# What the task asks
Answer these questions from the Stephen Raynes profile, one per line:
1. Where was Raynes born?
2. How many appearances did he make for Brechin?
3. In what year did he leave Easter Road?

# Provided passage
----------

Stephen Raynes

Personal information
- Full name: Stephen Raynes
- Date of birth: 4 September 1971 (age 54)
- Place of birth: Edinburgh, Scotland
- Position: Midfielder

Senior career*
- Years: Team / Apps / (Gls)
- 1991-1993: Hibernian / 3 / (0)
- Hong Kong Rangers
- 1996–1997: Dundalk / 14 / (0)
- 1997-1998: Livingston / 32 / (2)
- 1998-1999: Forfar / 32 / (0)
- 1999-2001: Brechin / 51 / (1)
- 2001-2002: Cowdenbeath / 15 / (0)

= Stephen Raynes =

Scottish footballer (born 1979)

Stephen Raynes (born 4 September 1971) is a Scottish former footballer who played as a midfielder for Forfar and Livingston.

==Career==
===Playing career===
Raynes started his career at Hibernian and left Easter Road in 1993 having made 3 first team appearances.

----------

Stored items:

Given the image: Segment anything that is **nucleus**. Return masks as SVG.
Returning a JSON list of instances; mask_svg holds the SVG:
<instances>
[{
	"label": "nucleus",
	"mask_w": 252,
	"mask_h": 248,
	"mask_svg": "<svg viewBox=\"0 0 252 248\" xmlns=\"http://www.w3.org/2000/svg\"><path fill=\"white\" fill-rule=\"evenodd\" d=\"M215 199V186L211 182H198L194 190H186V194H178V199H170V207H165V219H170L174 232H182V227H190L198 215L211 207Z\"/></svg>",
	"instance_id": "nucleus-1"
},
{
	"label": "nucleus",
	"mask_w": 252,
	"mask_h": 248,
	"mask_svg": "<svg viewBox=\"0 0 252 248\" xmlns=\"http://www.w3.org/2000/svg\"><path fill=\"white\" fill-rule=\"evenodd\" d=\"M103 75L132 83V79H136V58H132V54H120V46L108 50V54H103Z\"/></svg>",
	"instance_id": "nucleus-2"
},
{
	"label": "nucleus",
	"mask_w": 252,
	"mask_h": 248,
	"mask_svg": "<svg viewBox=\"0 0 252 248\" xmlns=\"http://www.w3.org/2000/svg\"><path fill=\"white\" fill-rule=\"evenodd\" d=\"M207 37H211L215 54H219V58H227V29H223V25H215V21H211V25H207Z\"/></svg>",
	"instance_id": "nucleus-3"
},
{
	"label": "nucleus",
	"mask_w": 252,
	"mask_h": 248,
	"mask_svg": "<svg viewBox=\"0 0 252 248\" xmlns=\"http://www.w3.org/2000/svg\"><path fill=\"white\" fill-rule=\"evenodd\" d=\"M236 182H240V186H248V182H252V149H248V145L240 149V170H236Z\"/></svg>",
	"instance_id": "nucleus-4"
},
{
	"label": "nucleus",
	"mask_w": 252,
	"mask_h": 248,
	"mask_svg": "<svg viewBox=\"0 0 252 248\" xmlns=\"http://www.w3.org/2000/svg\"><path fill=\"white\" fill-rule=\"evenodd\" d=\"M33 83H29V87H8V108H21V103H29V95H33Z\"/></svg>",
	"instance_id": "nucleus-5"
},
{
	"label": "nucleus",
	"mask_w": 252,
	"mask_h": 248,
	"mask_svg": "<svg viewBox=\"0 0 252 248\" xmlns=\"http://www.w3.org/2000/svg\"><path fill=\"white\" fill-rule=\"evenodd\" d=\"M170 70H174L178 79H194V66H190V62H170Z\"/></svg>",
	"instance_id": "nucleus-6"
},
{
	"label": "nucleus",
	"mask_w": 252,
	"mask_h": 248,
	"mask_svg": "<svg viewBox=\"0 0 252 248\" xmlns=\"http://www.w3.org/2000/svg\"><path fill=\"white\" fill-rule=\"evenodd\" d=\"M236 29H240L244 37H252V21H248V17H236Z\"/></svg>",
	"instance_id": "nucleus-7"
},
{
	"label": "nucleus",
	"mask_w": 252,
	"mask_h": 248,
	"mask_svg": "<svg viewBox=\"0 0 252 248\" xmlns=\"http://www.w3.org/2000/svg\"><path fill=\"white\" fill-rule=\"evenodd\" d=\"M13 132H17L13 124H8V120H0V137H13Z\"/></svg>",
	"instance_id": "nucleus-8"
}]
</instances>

----------

# Result of the task
1. Edinburgh, Scotland
2. 51
3. 1993